BEGIN The input
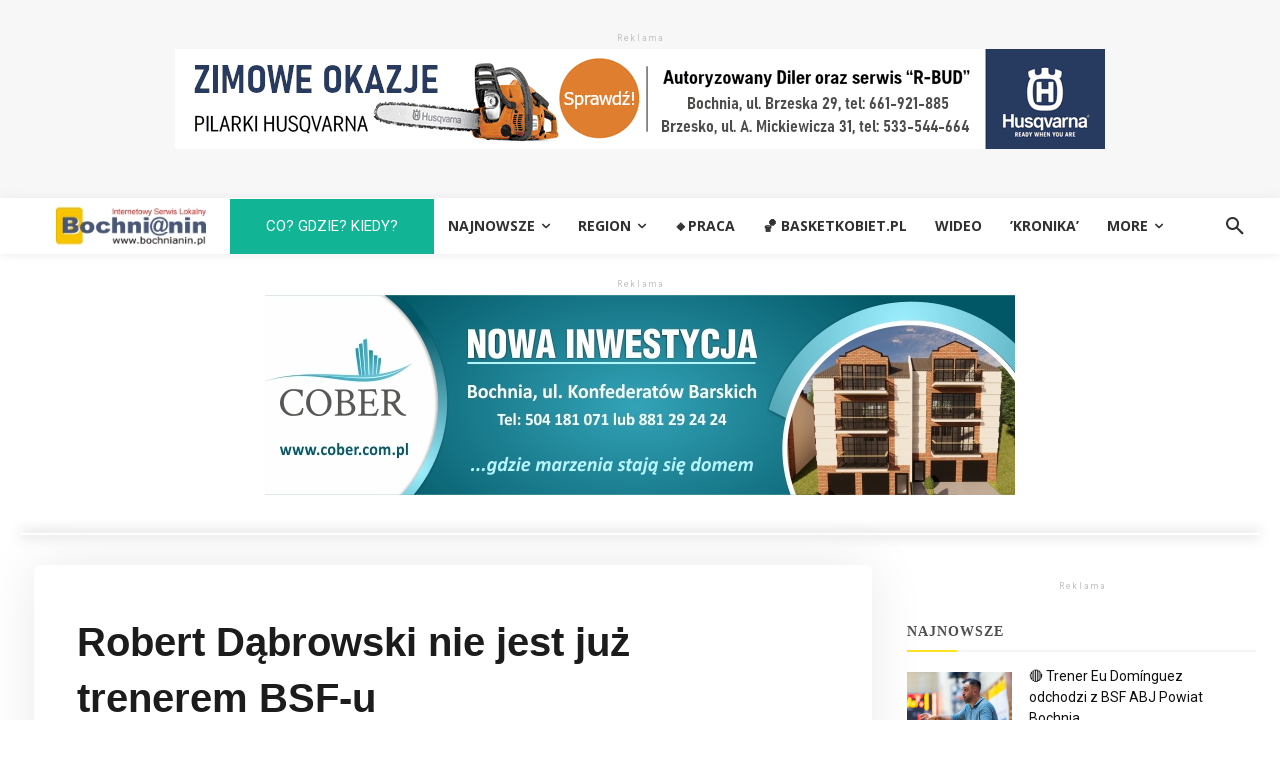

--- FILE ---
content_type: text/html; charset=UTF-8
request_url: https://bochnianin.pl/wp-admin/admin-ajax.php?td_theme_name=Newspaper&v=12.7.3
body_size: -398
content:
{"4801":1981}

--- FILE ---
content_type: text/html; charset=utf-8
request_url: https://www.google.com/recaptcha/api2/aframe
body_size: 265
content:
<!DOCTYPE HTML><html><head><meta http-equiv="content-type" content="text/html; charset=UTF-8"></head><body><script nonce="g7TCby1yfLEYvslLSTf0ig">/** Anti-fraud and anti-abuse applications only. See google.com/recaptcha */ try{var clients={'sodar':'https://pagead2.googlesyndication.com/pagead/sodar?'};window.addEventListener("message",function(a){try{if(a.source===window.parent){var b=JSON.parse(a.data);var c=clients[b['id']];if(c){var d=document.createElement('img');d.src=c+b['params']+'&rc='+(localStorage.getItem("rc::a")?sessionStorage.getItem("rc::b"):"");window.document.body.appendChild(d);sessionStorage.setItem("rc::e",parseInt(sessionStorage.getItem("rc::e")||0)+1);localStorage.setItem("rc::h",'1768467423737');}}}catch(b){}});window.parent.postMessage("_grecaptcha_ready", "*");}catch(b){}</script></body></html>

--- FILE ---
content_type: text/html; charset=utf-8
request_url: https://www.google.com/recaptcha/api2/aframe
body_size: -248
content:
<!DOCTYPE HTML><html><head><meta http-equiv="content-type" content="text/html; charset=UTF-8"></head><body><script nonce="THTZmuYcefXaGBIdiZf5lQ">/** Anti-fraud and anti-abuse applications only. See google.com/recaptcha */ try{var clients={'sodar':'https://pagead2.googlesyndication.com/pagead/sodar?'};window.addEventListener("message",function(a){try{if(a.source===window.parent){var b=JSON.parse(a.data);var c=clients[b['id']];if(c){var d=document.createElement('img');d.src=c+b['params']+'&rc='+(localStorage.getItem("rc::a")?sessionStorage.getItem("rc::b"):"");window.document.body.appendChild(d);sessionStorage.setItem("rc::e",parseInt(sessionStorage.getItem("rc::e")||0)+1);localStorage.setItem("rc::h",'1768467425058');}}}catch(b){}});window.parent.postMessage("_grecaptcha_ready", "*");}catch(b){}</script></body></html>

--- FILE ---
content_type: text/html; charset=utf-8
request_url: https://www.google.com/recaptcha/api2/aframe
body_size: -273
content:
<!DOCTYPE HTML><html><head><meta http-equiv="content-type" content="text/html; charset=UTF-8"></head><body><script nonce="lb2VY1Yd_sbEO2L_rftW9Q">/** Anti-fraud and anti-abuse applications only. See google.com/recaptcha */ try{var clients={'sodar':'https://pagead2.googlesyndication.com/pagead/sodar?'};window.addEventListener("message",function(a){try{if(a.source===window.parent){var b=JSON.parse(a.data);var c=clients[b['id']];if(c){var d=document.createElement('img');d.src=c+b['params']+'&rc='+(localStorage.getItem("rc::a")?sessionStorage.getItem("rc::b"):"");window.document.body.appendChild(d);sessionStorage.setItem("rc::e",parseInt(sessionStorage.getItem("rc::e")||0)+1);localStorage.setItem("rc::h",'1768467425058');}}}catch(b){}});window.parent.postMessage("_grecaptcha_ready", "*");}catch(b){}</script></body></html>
END The input
Write out every entry again word for word, without any of the pictures.

--- FILE ---
content_type: text/html; charset=UTF-8
request_url: https://bochnianin.pl/wp-admin/admin-ajax.php?td_theme_name=Newspaper&v=12.7.3
body_size: -398
content:
{"4801":1981}

--- FILE ---
content_type: text/html; charset=utf-8
request_url: https://www.google.com/recaptcha/api2/aframe
body_size: 265
content:
<!DOCTYPE HTML><html><head><meta http-equiv="content-type" content="text/html; charset=UTF-8"></head><body><script nonce="g7TCby1yfLEYvslLSTf0ig">/** Anti-fraud and anti-abuse applications only. See google.com/recaptcha */ try{var clients={'sodar':'https://pagead2.googlesyndication.com/pagead/sodar?'};window.addEventListener("message",function(a){try{if(a.source===window.parent){var b=JSON.parse(a.data);var c=clients[b['id']];if(c){var d=document.createElement('img');d.src=c+b['params']+'&rc='+(localStorage.getItem("rc::a")?sessionStorage.getItem("rc::b"):"");window.document.body.appendChild(d);sessionStorage.setItem("rc::e",parseInt(sessionStorage.getItem("rc::e")||0)+1);localStorage.setItem("rc::h",'1768467423737');}}}catch(b){}});window.parent.postMessage("_grecaptcha_ready", "*");}catch(b){}</script></body></html>

--- FILE ---
content_type: text/html; charset=utf-8
request_url: https://www.google.com/recaptcha/api2/aframe
body_size: -248
content:
<!DOCTYPE HTML><html><head><meta http-equiv="content-type" content="text/html; charset=UTF-8"></head><body><script nonce="THTZmuYcefXaGBIdiZf5lQ">/** Anti-fraud and anti-abuse applications only. See google.com/recaptcha */ try{var clients={'sodar':'https://pagead2.googlesyndication.com/pagead/sodar?'};window.addEventListener("message",function(a){try{if(a.source===window.parent){var b=JSON.parse(a.data);var c=clients[b['id']];if(c){var d=document.createElement('img');d.src=c+b['params']+'&rc='+(localStorage.getItem("rc::a")?sessionStorage.getItem("rc::b"):"");window.document.body.appendChild(d);sessionStorage.setItem("rc::e",parseInt(sessionStorage.getItem("rc::e")||0)+1);localStorage.setItem("rc::h",'1768467425058');}}}catch(b){}});window.parent.postMessage("_grecaptcha_ready", "*");}catch(b){}</script></body></html>

--- FILE ---
content_type: text/html; charset=utf-8
request_url: https://www.google.com/recaptcha/api2/aframe
body_size: -273
content:
<!DOCTYPE HTML><html><head><meta http-equiv="content-type" content="text/html; charset=UTF-8"></head><body><script nonce="lb2VY1Yd_sbEO2L_rftW9Q">/** Anti-fraud and anti-abuse applications only. See google.com/recaptcha */ try{var clients={'sodar':'https://pagead2.googlesyndication.com/pagead/sodar?'};window.addEventListener("message",function(a){try{if(a.source===window.parent){var b=JSON.parse(a.data);var c=clients[b['id']];if(c){var d=document.createElement('img');d.src=c+b['params']+'&rc='+(localStorage.getItem("rc::a")?sessionStorage.getItem("rc::b"):"");window.document.body.appendChild(d);sessionStorage.setItem("rc::e",parseInt(sessionStorage.getItem("rc::e")||0)+1);localStorage.setItem("rc::h",'1768467425058');}}}catch(b){}});window.parent.postMessage("_grecaptcha_ready", "*");}catch(b){}</script></body></html>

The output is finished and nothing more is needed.